Ashley Zhangazha (Biff) and Don Warrington (Willy) Pic Johan Persson

We are constantly reading that the biggest killer of men under 45 is suicide, and that one of the reasons for this, is their reluctance to talk to family and friends, about what they are going through.

Arthur Miller’s classic peek into the lives of an American family, and what lies beneath the façade of machismo, is sadly still relevant.

Imagine a scenario where everyone sees you as the stalwart, the one who leaves at the crack of dawn, driving for miles to work in a profession that is ready to spit you out, and you know it.

There are still bills to pay, but the biggest debt you cannot speak about, is the one you feel owe yourself. Your pride is in tatters, and your anger is the only thing that lets you know you are the man of the house.

Meet 63-year-old Willy Loman (played by the brilliant Don Warrington), a travelling salesman. He is a remote man, who for all his bluster, anger and frustration, is walking around in circles, in search of a purpose.

Review: Death of a Salesman at The Royal Exchange Theatre I Love Manchester
Don Warrington (Willy Loman) and Maureen Beattie (Linda Loman) Pic Johan Persson

His two sons are older, and like many of us, they have a version of their father, and like many of the other characters, they do not see the whole man. In fact, sadly some people do not see him at all.

Willy’s loyal wife Linda (Maureen Beattie) defends the man she loves, but she also tip- toes around him. This is because when the lights are out and America sleeps, she is fully aware that her husband’s constant tiredness is not just because of work. He is spent. Society is done with him, he knows it and so does she.

The most fascinating aspect of this wonderful play is the relationship between father and sons. None more so than between Biff (the ever-watchable Ashley Zhangazha) and his pa.

They fight and bicker but once the fire is put out they have respect for another but cannot find the words to express this. So they fight and hurt each other some more until they say way too much.

Buom Tihngang plays Willy’s younger son, the appropriately named Happy, who is upbeat and optimistic on the surface but like his father is unafraid to admit he is not as successful as he claims to be.

Rupert Hill has a great cameo role as Willy’s boss Howard Wagner who represents the new impersonal face of the company, further alienating the salesman from the life he once had.

Will Merrick’s Bernard is the younger face, emerging from the crowd, reminding Willy of the life he had which, like the sands of times, it is slipping away.

Sarah Frankcom’s production of this American classic is absolutely beautiful, from Leslie Travers’ beautiful set design, complete with a circular bench for characters to sit and watch, with us, as Willy’s life unravels, through to Jack Knowles’ stunning lighting, which highlights Loman’s restlessness after an unfulfilling and pointless day’s work.
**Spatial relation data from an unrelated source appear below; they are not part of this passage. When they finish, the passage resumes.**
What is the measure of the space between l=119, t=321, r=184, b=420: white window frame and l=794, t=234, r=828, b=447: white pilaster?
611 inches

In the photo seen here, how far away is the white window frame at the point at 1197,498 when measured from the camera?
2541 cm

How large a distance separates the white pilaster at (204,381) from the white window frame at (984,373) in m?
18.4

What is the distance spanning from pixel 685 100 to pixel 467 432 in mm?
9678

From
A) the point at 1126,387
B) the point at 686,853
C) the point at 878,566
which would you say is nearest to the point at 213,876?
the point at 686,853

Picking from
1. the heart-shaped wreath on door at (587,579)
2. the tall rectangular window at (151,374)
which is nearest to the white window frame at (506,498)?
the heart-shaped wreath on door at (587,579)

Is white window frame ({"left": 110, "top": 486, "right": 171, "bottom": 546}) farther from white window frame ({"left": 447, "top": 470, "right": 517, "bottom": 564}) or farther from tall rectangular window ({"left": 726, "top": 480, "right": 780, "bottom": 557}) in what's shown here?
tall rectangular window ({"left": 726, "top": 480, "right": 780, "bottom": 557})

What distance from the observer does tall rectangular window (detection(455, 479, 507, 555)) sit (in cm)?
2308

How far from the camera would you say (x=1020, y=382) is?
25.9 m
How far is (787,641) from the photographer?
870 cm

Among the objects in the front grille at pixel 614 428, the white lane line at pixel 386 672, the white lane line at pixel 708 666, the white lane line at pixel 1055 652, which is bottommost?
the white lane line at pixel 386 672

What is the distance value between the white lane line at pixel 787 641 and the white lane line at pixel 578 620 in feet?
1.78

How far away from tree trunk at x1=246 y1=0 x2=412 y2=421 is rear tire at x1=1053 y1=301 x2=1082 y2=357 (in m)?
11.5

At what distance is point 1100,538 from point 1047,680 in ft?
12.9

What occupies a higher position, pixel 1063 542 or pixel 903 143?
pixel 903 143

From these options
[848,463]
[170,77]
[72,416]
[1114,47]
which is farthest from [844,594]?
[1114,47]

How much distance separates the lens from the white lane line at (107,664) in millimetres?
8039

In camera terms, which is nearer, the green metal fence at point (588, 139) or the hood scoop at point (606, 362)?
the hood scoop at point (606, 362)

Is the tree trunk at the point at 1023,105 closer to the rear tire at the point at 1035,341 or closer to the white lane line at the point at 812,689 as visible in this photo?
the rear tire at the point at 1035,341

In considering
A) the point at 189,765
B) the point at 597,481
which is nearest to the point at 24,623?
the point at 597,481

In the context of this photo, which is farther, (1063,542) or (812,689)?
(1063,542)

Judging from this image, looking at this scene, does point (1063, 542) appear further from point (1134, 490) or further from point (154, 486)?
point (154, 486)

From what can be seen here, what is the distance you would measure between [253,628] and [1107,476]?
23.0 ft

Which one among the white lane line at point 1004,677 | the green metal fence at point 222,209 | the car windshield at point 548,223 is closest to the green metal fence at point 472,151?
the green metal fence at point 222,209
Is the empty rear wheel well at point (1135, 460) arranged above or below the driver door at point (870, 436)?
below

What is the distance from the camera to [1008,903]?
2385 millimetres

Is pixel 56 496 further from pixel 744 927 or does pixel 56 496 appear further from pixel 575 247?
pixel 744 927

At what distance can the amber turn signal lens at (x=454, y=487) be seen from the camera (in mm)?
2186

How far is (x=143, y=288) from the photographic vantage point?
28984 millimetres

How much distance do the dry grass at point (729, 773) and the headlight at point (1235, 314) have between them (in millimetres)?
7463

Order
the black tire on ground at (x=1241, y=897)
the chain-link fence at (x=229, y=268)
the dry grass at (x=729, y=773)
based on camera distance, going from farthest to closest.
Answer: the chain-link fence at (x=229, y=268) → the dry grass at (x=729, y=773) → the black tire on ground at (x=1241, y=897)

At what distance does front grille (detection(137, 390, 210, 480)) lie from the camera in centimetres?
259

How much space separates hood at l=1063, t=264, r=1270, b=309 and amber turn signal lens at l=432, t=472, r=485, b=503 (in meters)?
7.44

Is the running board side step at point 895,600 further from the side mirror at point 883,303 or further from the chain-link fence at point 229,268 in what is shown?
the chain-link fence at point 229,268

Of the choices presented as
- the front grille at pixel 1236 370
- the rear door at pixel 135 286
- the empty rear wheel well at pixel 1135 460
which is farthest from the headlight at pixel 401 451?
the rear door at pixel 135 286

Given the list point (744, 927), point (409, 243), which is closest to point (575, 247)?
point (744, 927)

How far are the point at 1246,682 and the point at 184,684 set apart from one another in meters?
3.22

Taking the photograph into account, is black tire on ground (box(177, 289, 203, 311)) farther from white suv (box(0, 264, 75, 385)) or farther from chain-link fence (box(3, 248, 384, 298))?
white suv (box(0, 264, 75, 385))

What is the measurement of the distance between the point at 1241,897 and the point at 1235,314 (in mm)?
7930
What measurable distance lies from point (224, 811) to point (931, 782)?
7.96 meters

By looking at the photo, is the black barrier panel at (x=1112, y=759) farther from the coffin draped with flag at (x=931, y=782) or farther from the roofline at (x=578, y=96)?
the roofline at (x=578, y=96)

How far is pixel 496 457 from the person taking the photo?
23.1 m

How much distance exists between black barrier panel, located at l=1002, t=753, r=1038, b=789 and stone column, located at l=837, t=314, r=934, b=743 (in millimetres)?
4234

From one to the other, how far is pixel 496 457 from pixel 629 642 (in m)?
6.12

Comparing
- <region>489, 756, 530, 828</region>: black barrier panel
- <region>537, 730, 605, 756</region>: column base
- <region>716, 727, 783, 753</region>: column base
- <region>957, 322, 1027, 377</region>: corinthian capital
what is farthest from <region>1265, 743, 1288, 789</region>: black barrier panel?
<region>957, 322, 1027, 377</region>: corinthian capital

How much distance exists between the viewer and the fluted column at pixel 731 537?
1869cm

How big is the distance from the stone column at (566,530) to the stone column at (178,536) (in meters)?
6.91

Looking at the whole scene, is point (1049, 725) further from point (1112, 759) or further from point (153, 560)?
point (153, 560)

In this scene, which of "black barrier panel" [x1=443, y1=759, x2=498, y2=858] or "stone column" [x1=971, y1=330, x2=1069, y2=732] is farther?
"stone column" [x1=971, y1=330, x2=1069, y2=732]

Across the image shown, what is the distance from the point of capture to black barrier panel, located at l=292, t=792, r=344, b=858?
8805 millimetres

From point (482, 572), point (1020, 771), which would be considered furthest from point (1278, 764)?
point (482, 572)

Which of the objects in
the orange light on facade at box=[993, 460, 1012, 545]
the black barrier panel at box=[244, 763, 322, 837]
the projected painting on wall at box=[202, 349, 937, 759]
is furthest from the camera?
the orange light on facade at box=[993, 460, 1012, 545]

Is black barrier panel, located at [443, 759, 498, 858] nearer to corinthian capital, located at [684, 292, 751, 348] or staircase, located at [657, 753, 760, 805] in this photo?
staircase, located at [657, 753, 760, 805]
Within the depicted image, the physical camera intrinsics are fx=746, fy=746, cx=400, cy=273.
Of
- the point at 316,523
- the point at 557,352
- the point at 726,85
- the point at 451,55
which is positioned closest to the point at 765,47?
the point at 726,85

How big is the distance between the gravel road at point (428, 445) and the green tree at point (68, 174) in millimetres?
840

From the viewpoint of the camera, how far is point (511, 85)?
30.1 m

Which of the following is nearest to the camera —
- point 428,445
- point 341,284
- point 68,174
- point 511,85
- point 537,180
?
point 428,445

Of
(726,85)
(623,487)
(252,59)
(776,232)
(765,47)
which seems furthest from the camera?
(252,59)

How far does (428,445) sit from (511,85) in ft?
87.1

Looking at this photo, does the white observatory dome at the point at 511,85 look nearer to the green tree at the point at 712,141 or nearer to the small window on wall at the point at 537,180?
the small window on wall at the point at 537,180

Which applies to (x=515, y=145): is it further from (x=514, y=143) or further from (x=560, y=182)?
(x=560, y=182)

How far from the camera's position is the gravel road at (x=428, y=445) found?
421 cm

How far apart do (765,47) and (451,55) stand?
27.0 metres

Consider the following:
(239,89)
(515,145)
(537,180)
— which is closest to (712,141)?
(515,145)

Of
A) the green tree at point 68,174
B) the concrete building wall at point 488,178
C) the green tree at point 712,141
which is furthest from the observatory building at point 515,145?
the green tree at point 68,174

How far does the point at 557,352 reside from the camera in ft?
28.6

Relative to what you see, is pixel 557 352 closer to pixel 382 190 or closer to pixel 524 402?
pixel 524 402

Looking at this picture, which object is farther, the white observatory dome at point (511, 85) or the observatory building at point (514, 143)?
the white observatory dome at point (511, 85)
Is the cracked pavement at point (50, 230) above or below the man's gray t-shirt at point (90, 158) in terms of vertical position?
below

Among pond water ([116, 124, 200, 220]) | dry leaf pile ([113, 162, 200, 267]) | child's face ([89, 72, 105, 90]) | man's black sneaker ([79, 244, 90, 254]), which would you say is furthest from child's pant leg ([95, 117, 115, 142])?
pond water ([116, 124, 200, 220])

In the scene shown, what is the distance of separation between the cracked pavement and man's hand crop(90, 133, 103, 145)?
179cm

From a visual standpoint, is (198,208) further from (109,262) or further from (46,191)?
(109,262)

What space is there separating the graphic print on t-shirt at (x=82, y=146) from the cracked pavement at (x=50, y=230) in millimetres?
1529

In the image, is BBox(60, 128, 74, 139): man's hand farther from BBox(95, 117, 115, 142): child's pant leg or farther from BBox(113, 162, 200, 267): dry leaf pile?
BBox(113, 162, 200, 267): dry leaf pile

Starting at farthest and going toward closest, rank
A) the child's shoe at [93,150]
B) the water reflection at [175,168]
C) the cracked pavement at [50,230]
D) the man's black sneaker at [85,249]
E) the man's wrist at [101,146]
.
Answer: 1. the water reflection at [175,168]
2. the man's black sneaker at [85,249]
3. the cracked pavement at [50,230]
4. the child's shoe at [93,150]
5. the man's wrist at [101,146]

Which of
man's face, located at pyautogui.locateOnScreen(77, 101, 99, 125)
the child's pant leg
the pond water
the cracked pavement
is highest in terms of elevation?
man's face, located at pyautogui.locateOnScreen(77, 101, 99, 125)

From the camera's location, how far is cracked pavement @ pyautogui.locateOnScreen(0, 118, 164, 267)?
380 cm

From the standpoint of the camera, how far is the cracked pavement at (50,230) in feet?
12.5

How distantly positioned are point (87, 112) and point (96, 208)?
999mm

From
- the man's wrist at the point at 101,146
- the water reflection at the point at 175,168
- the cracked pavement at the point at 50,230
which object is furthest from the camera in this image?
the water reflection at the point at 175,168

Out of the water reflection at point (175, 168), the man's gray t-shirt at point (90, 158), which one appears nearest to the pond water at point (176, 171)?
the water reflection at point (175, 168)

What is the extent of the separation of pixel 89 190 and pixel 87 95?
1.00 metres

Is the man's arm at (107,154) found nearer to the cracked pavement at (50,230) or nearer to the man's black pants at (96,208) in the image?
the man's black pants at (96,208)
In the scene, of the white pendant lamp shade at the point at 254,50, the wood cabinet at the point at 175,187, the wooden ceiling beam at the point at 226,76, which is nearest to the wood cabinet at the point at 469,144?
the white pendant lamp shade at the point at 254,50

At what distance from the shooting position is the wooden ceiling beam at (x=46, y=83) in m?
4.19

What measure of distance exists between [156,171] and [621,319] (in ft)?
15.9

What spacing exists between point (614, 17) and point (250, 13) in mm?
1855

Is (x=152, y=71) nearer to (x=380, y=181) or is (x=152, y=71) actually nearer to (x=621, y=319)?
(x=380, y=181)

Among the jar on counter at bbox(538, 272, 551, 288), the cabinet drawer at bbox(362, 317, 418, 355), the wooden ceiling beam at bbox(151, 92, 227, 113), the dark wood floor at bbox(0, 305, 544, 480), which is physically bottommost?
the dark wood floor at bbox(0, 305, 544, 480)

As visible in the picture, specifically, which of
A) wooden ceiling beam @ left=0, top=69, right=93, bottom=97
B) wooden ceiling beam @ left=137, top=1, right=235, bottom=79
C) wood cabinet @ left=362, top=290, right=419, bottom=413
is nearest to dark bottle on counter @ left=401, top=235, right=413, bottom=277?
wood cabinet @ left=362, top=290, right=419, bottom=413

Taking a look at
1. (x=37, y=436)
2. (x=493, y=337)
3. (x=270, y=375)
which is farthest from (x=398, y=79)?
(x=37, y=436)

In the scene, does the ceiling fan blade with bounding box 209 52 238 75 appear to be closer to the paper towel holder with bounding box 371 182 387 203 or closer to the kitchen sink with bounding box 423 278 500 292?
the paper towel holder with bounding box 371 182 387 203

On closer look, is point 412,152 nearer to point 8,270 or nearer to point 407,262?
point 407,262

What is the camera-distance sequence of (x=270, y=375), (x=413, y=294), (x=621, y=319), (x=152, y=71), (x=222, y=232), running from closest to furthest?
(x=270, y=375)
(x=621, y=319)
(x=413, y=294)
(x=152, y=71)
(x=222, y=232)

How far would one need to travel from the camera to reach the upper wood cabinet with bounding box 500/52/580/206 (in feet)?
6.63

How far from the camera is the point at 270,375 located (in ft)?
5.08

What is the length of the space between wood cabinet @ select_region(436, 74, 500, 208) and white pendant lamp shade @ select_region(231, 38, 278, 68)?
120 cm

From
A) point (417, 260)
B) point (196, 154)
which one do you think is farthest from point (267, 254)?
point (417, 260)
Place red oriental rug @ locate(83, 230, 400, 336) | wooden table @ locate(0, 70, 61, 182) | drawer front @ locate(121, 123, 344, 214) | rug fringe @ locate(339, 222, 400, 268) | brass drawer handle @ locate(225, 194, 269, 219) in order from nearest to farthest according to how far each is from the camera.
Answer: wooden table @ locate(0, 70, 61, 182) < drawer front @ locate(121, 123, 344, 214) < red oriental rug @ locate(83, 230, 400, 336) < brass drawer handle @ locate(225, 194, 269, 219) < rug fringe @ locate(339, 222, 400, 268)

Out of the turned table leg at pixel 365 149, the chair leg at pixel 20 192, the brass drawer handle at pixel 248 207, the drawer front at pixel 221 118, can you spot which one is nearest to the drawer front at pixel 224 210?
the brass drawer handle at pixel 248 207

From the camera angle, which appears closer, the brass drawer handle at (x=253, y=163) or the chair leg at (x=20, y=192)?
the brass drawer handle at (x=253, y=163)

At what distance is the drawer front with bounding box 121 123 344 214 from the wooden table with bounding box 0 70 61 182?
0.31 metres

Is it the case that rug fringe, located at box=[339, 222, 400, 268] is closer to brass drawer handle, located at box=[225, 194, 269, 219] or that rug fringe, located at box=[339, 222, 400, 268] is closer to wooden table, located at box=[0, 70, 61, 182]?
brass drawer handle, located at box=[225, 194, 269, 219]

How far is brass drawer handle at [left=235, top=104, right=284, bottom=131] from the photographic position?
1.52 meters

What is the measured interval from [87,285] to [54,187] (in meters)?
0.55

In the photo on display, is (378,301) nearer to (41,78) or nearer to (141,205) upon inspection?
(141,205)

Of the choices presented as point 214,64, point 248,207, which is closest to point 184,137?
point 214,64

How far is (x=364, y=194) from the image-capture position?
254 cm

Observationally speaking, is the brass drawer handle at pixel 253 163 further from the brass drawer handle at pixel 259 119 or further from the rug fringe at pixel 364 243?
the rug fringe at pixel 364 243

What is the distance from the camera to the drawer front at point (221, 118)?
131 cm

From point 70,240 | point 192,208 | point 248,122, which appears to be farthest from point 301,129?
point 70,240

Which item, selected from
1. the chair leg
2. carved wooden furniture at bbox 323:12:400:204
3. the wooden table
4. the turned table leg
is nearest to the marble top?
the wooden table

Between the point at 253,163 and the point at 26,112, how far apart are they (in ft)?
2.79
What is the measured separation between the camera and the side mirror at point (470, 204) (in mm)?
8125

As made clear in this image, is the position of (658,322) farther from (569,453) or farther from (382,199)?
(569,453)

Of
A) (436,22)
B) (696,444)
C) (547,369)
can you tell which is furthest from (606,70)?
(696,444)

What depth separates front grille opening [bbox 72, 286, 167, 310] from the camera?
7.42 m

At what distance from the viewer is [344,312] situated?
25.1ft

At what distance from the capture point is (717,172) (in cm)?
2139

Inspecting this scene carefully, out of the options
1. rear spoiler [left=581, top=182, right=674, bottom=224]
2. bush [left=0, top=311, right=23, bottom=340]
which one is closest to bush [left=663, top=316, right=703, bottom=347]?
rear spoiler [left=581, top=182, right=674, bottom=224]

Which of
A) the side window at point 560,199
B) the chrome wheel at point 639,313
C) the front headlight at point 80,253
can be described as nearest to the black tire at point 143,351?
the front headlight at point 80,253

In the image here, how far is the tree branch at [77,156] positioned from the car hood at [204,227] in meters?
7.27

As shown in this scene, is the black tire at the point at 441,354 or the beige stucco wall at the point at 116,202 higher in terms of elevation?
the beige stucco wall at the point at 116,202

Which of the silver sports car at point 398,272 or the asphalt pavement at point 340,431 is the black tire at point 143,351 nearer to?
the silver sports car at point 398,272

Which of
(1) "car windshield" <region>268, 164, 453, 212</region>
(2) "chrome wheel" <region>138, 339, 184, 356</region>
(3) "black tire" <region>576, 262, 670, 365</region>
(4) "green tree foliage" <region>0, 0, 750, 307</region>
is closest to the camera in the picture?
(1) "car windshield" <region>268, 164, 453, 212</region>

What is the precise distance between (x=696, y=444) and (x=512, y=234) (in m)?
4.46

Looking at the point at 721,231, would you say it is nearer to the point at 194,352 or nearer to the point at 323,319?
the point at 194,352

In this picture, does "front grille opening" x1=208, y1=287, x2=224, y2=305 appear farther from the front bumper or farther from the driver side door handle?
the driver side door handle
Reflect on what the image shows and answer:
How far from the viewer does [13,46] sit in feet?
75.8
Warrington’s portrayal of this man on the edge has a familiarity about it. He is meant to be an everyman, but far from ordinary, and the actor brings a downtrodden sense of ‘what now?’ through his body language – shouting and seemingly angry, but quietly contemplative inside. This means you enter the mind of a man who you want to reach out to.

Maureen Beattie’s sense of loyalty masks the fear that haunts her and she knows what many others in the community do not. This brilliant actress carries this around with her, like Willy’s suitcase, and it makes for a compelling performance.

Ashley Zhangazha returns to the Royal Exchange, following a great turn in Guys and Dolls and he knocks it out of the park again. You cannot take your eyes off him. Even when his behaviour towards his father is out of control, the actor retains your sympathy, as he shows you the complex layers that a young man carries around and keeps tucked inside.

Buom Tihngang is a quieter presence, but he is equally impressive as the younger brother who sees so much but blocks out a great deal because he is living his own lie.

Sarah Frankcom’s production of Death of a Salesman is a perfectly poignant portrait of a man no one really sees any more. It will break your heart, and it will make you sadly aware, that it is as relevant now, as it ever was.

Forget Netflix. This epic three hour plus play has more heart and power than a box set, and it packs such a mighty punch, that you will be thinking about it for weeks after.

Death of a Salesman is at the Royal Exchange Theatre until 17th November 2018.